___ Text under study
After the general healthcare reforms of the 18th century, midwifery gained a somewhat more solid professional status, yet some of its basic facilities were still lacking 100 years later. In the 18th-century Austro-Hungarian Empire, midwifery offered a regulated education, a source of income, and a respected status to women who could, if necessary, use it as a socially endorsed way of leaving their families or communities behind. Midwifery was also a way of gaining a respectable social position for women who were previously shunned or condemned, such as spinsters, young widows, or “fallen” women. The society of midwives had several different “castes”, the spectrum ranging from urban, well-educated midwives to those who worked in small villages with women of lower socioeconomic status. The urban-rural rivalry between these two groups was escalated by the advocacy work of the Hungarian Midwives’ Association (initiated in the early 20th century by male doctors) and related publications, such as the Midwives’ Journal (Szülésznők Lapja) or the Midwives’ Guide (Bábakalauz).

As a result of the 20th-century institutionalization of birth, midwives, who previously worked in the home, were ushered first into birthing homes and later on into hospitals; a move that greatly curtailed their independence, downgrading them to second-rate health workers. Besides the gradual elimination of their original profession, regulated by the world of local customs, this shift also lead to the homogenization of the birth experience and the interruption of birth-related rites. With the marginalization of midwifery and the increased authority of medicalized obstetrics, the knowledge surrounding female anatomy and reproductive functions was on its way to becoming a male monopoly. Yet, according to research, this was a gradual process, as retrained midwives continued to show some attachment to the values medical professionals considered to be quackery. The importance of intuition and female community, as well as the careful attention to postpartum care was still palpable, yet the faith in the positive effect of interfering with natural processes, as well as the rationality of a technocratic view on birth was already present. The latter is an attribute of modern birth culture, also characterized by a controlling institutional system, medicalization, an authoritarian attitude, and the radical separation of soul from body. By the mid-1950s, almost half of the births in Hungary took place in the hospital, but as recollections testify, most mothers still felt averse to giving birth in an institutional setting, far from their home.
______
___ Excerpted data
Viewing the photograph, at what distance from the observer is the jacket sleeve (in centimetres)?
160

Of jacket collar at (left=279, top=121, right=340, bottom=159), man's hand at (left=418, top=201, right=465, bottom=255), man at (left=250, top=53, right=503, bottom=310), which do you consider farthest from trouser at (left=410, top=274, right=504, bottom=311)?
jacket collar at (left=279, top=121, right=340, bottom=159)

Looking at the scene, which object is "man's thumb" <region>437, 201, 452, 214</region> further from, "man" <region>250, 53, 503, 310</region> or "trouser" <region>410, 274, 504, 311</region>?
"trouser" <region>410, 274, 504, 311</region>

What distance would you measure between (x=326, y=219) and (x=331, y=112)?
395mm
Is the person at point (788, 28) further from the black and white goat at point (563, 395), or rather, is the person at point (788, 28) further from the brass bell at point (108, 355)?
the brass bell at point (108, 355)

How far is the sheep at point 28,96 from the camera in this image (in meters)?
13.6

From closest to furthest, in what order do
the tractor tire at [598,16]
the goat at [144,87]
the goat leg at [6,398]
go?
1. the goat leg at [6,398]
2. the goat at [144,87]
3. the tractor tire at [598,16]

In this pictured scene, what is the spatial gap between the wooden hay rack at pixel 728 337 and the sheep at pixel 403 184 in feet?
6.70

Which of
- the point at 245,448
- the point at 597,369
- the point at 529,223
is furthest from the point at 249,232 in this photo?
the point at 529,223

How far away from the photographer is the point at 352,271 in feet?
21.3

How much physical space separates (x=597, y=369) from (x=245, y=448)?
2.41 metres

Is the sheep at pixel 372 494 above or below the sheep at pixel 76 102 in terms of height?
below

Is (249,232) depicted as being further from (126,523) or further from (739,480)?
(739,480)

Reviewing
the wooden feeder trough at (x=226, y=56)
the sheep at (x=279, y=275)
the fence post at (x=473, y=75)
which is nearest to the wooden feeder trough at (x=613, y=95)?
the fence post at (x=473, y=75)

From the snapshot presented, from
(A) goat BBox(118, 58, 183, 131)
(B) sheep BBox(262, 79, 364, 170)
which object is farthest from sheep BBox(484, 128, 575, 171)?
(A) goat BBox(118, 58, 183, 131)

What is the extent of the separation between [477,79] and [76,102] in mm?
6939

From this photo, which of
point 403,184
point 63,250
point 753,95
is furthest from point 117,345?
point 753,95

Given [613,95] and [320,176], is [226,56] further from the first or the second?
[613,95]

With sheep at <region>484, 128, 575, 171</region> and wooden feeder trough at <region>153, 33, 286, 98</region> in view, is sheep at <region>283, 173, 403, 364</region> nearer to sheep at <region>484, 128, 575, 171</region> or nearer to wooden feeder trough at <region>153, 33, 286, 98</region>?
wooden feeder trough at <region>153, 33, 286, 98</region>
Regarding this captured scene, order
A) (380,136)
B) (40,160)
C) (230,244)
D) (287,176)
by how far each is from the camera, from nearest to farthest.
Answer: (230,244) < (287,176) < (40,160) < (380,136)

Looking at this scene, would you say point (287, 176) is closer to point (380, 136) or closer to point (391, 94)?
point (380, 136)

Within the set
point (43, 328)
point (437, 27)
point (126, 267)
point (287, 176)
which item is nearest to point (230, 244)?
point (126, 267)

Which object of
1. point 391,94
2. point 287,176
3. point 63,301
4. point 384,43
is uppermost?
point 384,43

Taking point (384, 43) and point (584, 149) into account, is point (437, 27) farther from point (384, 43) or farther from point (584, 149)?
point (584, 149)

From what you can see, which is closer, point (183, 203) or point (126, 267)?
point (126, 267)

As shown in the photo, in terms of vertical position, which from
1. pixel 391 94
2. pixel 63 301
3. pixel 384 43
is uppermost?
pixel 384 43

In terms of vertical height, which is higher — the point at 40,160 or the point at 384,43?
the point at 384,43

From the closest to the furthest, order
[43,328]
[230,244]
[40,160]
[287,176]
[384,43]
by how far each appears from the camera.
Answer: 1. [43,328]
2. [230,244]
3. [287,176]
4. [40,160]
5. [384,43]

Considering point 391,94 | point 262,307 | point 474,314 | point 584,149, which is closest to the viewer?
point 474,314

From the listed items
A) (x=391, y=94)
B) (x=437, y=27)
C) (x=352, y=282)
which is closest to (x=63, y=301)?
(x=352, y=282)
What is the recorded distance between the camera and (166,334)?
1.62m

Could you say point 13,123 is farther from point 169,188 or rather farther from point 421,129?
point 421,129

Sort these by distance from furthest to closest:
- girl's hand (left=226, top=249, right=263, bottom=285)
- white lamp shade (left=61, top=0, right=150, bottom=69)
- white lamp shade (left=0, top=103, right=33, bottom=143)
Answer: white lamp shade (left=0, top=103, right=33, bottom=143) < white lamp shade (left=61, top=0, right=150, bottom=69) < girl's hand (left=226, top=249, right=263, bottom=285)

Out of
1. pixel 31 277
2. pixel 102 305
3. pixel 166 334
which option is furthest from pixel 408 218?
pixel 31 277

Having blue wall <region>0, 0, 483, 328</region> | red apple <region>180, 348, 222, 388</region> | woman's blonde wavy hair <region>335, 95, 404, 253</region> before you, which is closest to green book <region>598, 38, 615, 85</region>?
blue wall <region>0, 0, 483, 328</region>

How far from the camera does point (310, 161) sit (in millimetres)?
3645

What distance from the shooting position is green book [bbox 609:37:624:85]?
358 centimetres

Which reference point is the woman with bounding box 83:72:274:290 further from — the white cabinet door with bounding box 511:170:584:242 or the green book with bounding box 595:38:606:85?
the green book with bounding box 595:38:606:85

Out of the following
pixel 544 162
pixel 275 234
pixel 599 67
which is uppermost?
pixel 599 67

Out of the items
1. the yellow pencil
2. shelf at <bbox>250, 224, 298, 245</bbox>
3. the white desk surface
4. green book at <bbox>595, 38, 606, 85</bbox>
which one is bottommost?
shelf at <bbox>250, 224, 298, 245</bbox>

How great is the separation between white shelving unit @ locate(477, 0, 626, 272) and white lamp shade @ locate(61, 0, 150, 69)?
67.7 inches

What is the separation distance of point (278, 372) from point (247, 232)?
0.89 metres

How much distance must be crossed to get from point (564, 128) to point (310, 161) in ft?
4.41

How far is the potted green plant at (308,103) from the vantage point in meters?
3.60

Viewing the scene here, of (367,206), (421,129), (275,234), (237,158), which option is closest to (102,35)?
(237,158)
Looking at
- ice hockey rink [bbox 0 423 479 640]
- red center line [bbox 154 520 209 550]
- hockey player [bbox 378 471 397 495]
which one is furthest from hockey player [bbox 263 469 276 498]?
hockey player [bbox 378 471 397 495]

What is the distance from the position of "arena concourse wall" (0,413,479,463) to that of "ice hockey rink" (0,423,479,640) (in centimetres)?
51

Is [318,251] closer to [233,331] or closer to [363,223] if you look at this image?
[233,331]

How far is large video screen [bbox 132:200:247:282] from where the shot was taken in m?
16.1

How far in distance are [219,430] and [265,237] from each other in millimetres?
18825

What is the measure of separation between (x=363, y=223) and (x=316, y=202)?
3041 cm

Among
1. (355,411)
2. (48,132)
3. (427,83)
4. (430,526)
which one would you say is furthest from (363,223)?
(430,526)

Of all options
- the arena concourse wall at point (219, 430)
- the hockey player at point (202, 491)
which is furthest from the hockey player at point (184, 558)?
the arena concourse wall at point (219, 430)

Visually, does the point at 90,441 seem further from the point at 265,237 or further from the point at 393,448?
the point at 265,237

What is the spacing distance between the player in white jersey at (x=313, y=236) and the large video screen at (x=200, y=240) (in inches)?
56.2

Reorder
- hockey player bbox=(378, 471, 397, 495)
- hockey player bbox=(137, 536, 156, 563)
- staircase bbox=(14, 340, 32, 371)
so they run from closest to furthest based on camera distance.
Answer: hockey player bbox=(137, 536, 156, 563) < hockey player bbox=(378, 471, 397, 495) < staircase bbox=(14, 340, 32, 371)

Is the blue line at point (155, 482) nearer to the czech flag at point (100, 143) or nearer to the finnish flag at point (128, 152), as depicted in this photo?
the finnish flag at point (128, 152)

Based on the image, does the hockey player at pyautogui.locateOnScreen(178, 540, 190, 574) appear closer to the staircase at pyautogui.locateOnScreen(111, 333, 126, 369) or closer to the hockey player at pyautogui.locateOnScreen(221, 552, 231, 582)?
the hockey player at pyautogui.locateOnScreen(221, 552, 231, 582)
______
— Problem details —
Copy the full text about midwifery word for word. Draw only on the text about midwifery and ignore the material.

— Response for this exercise —
After the general healthcare reforms of the 18th century, midwifery gained a somewhat more solid professional status, yet some of its basic facilities were still lacking 100 years later. In the 18th-century Austro-Hungarian Empire, midwifery offered a regulated education, a source of income, and a respected status to women who could, if necessary, use it as a socially endorsed way of leaving their families or communities behind. Midwifery was also a way of gaining a respectable social position for women who were previously shunned or condemned, such as spinsters, young widows, or “fallen” women. The society of midwives had several different “castes”, the spectrum ranging from urban, well-educated midwives to those who worked in small villages with women of lower socioeconomic status. The urban-rural rivalry between these two groups was escalated by the advocacy work of the Hungarian Midwives’ Association (initiated in the early 20th century by male doctors) and related publications, such as the Midwives’ Journal (Szülésznők Lapja) or the Midwives’ Guide (Bábakalauz).

As a result of the 20th-century institutionalization of birth, midwives, who previously worked in the home, were ushered first into birthing homes and later on into hospitals; a move that greatly curtailed their independence, downgrading them to second-rate health workers. Besides the gradual elimination of their original profession, regulated by the world of local customs, this shift also lead to the homogenization of the birth experience and the interruption of birth-related rites. With the marginalization of midwifery and the increased authority of medicalized obstetrics, the knowledge surrounding female anatomy and reproductive functions was on its way to becoming a male monopoly. Yet, according to research, this was a gradual process, as retrained midwives continued to show some attachment to the values medical professionals considered to be quackery. The importance of intuition and female community, as well as the careful attention to postpartum care was still palpable, yet the faith in the positive effect of interfering with natural processes, as well as the rationality of a technocratic view on birth was already present. The latter is an attribute of modern birth culture, also characterized by a controlling institutional system, medicalization, an authoritarian attitude, and the radical separation of soul from body. By the mid-1950s, almost half of the births in Hungary took place in the hospital, but as recollections testify, most mothers still felt averse to giving birth in an institutional setting, far from their home.